String is okay with Paper not reciprocating his feelings, with their relationship only revolving around him projecting a character, in a theatre play, in a game. String's never felt like he's truly deserved Paper anyway, although these past five years is him striving to earn his validation and his affections. He knows Paper long enough to know he is beyond human emotion, that he is no exception to this.

It's loveless. They are loveless. Whenever the café closes and Paper sits on top of the counter, with String standing in front of him, hands wandering, lips colliding, sparks igniting... he knows this is not real. He knows these touches have no weight, no meaning behind it.

Even so, time and time again has he made note of this he might as well rename himself: String is a greedy man.

It doesn't matter to him whether Paper loves him or not. String knows he does love Paper, and he's wanted this for so long, he isn't going to let the truth take that away from him now. He'd rather live this lie, this bliss, of getting what he's wanted in forever, than see the lies of their love beneath.

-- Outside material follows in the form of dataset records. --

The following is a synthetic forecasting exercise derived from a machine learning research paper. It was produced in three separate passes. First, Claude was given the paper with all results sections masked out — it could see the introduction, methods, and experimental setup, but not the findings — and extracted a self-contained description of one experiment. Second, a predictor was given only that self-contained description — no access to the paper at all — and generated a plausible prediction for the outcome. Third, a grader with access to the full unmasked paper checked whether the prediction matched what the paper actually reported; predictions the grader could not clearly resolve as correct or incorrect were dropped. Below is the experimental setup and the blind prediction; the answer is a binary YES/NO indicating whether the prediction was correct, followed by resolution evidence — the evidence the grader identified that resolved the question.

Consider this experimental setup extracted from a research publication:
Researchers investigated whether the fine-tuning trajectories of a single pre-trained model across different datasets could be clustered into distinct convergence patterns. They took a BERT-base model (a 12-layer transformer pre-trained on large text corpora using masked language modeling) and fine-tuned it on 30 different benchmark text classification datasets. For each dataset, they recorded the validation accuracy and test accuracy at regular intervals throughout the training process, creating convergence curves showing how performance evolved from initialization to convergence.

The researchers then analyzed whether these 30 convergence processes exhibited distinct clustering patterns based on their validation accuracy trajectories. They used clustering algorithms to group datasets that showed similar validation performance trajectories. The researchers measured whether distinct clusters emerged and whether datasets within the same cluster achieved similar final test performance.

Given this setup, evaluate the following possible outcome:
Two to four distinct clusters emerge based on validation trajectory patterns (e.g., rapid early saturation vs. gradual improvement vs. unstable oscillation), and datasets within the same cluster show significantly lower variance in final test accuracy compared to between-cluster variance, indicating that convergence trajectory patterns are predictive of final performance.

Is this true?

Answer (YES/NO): YES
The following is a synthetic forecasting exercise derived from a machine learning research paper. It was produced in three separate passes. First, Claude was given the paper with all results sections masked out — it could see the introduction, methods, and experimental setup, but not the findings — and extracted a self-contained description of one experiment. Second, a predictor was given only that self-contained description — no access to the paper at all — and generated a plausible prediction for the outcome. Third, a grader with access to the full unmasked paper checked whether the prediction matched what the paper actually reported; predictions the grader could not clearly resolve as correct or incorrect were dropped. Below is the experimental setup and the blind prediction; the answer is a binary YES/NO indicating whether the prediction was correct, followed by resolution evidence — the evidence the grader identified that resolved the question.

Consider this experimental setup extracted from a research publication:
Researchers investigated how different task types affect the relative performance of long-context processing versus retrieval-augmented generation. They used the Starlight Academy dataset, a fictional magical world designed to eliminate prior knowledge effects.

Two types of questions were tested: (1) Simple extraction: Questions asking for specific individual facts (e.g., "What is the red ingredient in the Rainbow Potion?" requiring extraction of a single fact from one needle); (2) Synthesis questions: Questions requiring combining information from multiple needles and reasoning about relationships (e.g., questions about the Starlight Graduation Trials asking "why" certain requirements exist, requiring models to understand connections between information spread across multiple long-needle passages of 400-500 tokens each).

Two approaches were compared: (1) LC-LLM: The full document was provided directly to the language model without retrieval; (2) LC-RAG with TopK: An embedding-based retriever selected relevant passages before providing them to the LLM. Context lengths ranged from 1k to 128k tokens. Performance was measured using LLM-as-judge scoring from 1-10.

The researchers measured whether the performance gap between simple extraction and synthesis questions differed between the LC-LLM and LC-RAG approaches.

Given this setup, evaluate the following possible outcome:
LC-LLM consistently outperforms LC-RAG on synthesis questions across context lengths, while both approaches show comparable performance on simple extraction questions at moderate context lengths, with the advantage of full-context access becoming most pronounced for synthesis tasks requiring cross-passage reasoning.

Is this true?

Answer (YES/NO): NO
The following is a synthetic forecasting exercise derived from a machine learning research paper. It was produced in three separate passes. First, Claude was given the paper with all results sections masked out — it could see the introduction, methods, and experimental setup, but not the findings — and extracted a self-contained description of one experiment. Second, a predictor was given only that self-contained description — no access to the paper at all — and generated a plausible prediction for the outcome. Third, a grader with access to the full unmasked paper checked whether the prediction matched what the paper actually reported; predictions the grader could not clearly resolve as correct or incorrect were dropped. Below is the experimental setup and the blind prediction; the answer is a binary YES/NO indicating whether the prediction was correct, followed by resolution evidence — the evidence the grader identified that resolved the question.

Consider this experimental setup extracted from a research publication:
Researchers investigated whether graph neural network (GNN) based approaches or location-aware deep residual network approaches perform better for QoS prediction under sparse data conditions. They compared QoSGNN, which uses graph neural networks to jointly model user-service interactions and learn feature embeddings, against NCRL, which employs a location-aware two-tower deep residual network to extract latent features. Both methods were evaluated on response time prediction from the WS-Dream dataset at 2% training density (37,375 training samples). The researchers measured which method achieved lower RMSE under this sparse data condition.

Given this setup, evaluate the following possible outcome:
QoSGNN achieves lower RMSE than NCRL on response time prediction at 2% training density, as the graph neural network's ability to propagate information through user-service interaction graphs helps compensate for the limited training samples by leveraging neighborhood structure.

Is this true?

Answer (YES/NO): YES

String would rather have this - the chance to hold him close and kiss him, pretending they are meant to be, like they're lovesick characters in a thousand dollar production, like a twisted, darker, more fucked up version of Romeo and Juliet - than come to accept the ugly truth, of their ugly love.

Sometimes, he forgets that. When he makes Paper laugh with his cheesy one-liners and stupid jokes, when they're out at the club drinking in celebratory of a successful rally, when Paper tells him of how his father used to teach him how to get away with gunning a man down, when he kisses him under the moonlight in the middle of the woods covered in blood.

He forgets this is not real.

And he prefers to keep it that way, he prefers living in a fantasy, living a lie.

As long as it's with him.

× × × × ×

"Talk about nostalgia," String marveled, scanning his eyes on the faded, peeled flower murals on the walls of the enclosed staircase, whilst his hand traced the rusting rails he remembers sliding down and thinking he was the hottest shit.